Comment Henri de Bonnechose fut nommé avocat général à Besançon. – Ses relations avec Mgr de Rohan. – Influence décisive de ce prélat sur sa destinée. – Les desseins de la Providence commencent à se découvrir. – Premières lectures pieuses de Henri de Bonnechose. – Etude du traité de la grâce. – Voyage à Ensiedeln. – Nouveau projet de mariage. – Mlle Eulalie Durand de Gevigney refuse sa main. – Henri de Bonnechose cherche à quitter Besançon. – M. l'abbé Cart, vicaire général, devient son directeur. – Pratiques ferventes de piété. – Ses relations avec le jeune comte de Montalembert. – Fêtes données à Besançon à l'occasion de la promotion cardinalice de Mgr de Rohan. – Sentiments de Henri de Bonnechose. – Il requiert aux assises du Doubs trois condamnations à mort. – Il va se reposer au château de Rozet. – Il prend la résolution de se faire prêtre. – Révolution de juillet. – Efforts pour le retenir dans la magistrature. – Sa démission. – Acte solennel de consécration au service de l'Eglise.


1829-1830

      Un de ses amis, M. Jules de Bussière, conseiller auditeur à la cour royale de Besançon, l'emmena dans le château de Rozet, où habitait son père, et où il allait lui-même se délasser dans l'intervalle de ses audiences.
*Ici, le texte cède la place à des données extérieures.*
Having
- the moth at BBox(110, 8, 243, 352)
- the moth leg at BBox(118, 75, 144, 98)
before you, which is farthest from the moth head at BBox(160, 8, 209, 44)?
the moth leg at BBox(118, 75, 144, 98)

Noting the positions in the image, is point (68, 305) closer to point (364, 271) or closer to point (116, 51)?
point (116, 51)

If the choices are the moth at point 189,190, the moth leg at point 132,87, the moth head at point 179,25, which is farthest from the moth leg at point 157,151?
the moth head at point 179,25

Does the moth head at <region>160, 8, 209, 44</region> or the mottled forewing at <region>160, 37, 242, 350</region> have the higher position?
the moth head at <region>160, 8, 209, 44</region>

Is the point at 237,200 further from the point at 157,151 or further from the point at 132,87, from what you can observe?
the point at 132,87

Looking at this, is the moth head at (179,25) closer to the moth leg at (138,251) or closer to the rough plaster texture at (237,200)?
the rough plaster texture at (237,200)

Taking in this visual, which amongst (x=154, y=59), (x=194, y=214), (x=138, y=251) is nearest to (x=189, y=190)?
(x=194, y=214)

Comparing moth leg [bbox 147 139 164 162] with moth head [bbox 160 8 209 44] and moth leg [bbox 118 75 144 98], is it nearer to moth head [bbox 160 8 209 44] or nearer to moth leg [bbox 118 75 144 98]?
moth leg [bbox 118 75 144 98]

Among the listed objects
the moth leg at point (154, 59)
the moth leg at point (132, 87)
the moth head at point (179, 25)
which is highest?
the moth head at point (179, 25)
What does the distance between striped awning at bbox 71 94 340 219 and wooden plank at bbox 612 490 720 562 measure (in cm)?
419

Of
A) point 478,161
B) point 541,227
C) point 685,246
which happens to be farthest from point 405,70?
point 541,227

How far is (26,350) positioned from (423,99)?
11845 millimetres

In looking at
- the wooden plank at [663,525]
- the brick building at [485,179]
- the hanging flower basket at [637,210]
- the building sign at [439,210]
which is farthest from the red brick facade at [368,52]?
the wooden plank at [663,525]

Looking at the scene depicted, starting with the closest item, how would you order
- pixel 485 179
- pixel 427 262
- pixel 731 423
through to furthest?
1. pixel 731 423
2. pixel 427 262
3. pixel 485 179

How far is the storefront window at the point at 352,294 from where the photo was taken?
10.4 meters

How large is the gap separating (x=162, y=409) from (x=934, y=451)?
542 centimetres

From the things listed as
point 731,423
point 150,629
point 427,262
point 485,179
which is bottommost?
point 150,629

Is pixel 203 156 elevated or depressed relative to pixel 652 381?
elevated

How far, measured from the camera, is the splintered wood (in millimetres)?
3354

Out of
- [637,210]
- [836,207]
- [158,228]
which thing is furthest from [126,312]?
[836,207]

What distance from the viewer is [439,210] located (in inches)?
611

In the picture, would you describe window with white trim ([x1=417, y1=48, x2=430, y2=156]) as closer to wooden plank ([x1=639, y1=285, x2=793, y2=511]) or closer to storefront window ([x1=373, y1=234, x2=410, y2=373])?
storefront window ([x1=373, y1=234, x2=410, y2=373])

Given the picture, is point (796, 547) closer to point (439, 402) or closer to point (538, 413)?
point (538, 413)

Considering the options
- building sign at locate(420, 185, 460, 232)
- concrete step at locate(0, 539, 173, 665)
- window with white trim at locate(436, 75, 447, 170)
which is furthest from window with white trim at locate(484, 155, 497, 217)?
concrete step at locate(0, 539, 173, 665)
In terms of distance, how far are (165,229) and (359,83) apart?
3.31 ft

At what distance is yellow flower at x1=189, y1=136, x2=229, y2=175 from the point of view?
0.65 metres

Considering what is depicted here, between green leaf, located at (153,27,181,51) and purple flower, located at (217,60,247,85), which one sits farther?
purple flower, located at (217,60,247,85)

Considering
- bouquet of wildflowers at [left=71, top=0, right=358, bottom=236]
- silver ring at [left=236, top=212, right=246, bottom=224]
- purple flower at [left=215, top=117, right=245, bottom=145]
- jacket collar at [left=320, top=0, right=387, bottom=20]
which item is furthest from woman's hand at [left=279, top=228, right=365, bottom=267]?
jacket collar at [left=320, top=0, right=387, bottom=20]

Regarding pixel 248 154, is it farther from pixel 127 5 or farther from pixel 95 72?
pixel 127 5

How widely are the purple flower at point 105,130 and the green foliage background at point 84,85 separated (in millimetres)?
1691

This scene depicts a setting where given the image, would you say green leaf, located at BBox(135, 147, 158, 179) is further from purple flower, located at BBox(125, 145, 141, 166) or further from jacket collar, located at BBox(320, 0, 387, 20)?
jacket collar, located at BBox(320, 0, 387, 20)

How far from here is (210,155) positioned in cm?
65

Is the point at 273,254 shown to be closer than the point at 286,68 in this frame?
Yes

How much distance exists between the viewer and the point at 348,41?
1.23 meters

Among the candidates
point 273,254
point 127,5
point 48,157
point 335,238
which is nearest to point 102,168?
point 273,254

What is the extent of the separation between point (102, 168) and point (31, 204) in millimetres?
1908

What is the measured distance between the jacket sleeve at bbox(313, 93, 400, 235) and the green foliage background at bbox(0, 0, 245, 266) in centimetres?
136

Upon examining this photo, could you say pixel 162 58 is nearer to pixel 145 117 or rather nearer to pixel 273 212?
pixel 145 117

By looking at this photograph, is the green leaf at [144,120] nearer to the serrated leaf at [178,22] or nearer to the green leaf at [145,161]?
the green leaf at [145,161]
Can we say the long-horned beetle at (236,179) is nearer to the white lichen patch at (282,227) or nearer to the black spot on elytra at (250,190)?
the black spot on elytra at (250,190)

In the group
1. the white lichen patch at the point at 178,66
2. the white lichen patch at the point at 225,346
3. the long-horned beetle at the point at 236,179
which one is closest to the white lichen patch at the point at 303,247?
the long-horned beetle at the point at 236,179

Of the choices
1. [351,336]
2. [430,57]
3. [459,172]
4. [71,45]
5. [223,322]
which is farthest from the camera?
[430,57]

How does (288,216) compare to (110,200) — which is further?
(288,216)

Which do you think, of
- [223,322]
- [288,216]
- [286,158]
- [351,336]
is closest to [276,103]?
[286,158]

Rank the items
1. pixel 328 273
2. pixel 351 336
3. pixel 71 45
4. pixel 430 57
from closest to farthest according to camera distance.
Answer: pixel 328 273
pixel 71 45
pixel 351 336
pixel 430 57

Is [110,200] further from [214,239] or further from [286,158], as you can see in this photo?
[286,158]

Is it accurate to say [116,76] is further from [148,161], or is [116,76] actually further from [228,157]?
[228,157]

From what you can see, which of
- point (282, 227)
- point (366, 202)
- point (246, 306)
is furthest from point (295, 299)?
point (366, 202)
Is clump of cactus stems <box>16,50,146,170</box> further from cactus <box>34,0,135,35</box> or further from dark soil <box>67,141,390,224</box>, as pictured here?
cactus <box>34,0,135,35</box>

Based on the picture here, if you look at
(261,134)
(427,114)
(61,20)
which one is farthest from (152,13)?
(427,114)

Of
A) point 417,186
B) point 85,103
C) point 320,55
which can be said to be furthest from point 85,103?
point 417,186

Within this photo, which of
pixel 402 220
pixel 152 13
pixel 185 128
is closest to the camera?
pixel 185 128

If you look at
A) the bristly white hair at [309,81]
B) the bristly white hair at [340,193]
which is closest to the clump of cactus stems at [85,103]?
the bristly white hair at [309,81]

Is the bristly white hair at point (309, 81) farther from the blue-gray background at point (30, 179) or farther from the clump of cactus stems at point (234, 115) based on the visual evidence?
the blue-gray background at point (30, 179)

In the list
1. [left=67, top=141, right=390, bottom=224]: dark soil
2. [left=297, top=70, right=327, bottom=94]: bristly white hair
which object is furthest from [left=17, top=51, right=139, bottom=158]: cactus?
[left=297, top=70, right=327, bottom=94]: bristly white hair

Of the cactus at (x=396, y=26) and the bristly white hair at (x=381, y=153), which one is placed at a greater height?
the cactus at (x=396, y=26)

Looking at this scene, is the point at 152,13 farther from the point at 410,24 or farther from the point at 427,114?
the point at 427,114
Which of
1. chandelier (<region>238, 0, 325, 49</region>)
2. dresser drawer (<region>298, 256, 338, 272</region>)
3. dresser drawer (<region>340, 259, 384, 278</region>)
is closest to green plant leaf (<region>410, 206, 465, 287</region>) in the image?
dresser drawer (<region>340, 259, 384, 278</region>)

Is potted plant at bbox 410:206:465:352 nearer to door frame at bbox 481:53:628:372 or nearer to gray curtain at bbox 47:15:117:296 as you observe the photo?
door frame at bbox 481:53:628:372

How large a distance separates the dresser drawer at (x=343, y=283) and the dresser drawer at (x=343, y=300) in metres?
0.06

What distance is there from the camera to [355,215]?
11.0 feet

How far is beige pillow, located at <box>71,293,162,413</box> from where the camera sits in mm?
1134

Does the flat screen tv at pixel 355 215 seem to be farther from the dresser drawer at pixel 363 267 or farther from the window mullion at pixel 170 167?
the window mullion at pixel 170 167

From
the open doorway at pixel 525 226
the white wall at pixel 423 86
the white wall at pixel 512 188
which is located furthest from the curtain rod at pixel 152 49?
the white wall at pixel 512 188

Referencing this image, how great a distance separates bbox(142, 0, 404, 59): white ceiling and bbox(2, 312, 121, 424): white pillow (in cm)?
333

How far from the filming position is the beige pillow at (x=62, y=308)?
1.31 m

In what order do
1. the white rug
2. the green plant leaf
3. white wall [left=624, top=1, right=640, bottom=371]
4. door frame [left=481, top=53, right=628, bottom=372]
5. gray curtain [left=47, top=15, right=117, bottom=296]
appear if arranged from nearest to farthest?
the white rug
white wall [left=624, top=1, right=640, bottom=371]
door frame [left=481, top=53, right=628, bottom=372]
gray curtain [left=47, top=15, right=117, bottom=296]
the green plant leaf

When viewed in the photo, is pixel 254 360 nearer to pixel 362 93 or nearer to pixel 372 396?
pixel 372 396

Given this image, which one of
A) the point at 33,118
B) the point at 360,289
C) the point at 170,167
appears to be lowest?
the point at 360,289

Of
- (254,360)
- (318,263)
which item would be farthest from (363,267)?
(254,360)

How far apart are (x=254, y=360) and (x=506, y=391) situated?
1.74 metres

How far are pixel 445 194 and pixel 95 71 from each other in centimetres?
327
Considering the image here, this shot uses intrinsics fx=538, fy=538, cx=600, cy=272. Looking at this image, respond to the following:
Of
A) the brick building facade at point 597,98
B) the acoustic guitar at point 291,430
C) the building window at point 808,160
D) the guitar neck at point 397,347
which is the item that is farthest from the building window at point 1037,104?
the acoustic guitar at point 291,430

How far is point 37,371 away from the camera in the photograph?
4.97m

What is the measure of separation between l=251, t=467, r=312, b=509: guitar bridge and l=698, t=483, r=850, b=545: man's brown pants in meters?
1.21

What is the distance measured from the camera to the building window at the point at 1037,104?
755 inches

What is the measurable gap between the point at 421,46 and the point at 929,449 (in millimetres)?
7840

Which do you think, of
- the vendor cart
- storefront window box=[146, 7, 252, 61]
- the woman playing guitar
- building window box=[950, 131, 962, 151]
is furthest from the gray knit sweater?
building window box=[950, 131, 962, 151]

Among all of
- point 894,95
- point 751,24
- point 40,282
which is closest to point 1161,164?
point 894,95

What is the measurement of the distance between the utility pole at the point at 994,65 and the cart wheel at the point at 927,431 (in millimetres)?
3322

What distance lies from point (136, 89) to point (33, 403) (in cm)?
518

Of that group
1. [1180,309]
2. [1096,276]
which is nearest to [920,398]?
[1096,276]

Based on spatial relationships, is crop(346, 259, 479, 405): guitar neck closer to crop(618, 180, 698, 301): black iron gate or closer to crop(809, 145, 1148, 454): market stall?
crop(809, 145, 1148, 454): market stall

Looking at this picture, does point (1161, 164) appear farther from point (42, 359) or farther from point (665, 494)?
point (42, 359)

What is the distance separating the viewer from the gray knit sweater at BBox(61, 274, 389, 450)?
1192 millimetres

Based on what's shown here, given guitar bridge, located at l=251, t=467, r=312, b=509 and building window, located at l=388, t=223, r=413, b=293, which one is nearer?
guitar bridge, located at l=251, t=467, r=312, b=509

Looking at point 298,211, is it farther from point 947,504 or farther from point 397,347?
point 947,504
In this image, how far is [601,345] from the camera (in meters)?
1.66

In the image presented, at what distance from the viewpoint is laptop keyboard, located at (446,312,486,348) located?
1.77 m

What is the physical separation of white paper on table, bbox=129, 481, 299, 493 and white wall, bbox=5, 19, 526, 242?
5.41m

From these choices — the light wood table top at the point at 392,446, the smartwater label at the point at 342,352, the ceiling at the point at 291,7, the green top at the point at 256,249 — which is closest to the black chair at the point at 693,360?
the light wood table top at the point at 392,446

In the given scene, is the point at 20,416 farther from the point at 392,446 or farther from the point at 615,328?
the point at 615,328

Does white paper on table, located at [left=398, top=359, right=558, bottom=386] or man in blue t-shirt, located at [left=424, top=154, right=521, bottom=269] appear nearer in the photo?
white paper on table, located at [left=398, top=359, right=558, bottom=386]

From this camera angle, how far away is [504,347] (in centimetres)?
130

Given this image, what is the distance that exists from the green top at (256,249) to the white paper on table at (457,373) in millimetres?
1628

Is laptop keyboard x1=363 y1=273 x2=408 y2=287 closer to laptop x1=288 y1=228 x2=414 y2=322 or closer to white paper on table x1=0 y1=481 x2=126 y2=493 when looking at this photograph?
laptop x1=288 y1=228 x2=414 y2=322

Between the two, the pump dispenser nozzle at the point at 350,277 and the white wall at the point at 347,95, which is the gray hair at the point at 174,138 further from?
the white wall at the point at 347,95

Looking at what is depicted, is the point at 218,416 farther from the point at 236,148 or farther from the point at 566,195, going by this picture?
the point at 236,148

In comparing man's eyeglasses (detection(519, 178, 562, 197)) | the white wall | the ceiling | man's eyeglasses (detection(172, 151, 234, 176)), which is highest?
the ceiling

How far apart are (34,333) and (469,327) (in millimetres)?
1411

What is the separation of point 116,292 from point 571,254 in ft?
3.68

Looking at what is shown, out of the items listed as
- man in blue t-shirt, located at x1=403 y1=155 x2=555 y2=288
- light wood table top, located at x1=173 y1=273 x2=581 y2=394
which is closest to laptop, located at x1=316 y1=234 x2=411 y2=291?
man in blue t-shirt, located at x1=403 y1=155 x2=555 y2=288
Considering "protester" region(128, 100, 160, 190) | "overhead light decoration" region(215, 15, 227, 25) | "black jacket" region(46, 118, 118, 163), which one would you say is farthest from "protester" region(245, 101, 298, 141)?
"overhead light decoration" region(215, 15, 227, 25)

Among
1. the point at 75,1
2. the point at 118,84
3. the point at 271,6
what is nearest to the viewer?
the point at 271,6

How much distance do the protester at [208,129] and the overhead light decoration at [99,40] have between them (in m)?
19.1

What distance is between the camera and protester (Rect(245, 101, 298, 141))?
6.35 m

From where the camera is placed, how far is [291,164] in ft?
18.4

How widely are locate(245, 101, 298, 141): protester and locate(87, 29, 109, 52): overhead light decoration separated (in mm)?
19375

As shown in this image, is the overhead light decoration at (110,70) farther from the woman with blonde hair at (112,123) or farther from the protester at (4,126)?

Henri de Bonnechose ne confia point à ses hôtes les sentiments dont son âme était remplie ; mais, après avoir rempli envers eux tous les devoirs de la bienséance et de l'amitié, il aimait à demeurer seul et à s'entretenir avec Dieu. Le parc de Rozet, situé sur les bords du Doubs, domine la rivière, et l'ardeur du soleil y est tempérée par de magnifiques ombrages. C'est là que Henri se retire pour réfléchir et prier. Il s'y passa quelque chose qui rappelle la conversion de saint Augustin racontée par lui-même dans le livre de ses Confessions. Augustin s'était éloigné d'Alype, son ami, en se livrant à ses rêveries, quand une voix sortie d'une maison voisine chanta ces paroles à son oreille : Tolle et lege : prends et lis. Il regarda autour de lui et vit un Nouveau Testament, qui avait été oublié dans le jardin. Il l'ouvrit au hasard et tomba sur ce texte : Ne vous laissez point aller aux débauches et aux ivrogneries, aux impudicités et aux dissolutions, aux querelles et aux envies ; mais revêtez-vous de Notre-Seigneur Jésus-Christ, et ne prenez pas de votre chair un soin qui aille jusqu'à contenter des désirs déréglés (53). Ce fut pour lui comme un trait de lumière. Il renonça aux voluptés charnelles et s'attacha à Dieu, cette beauté toujours ancienne et toujours nouvelle qu'il se reprochait d'avoir connue et aimée si tard.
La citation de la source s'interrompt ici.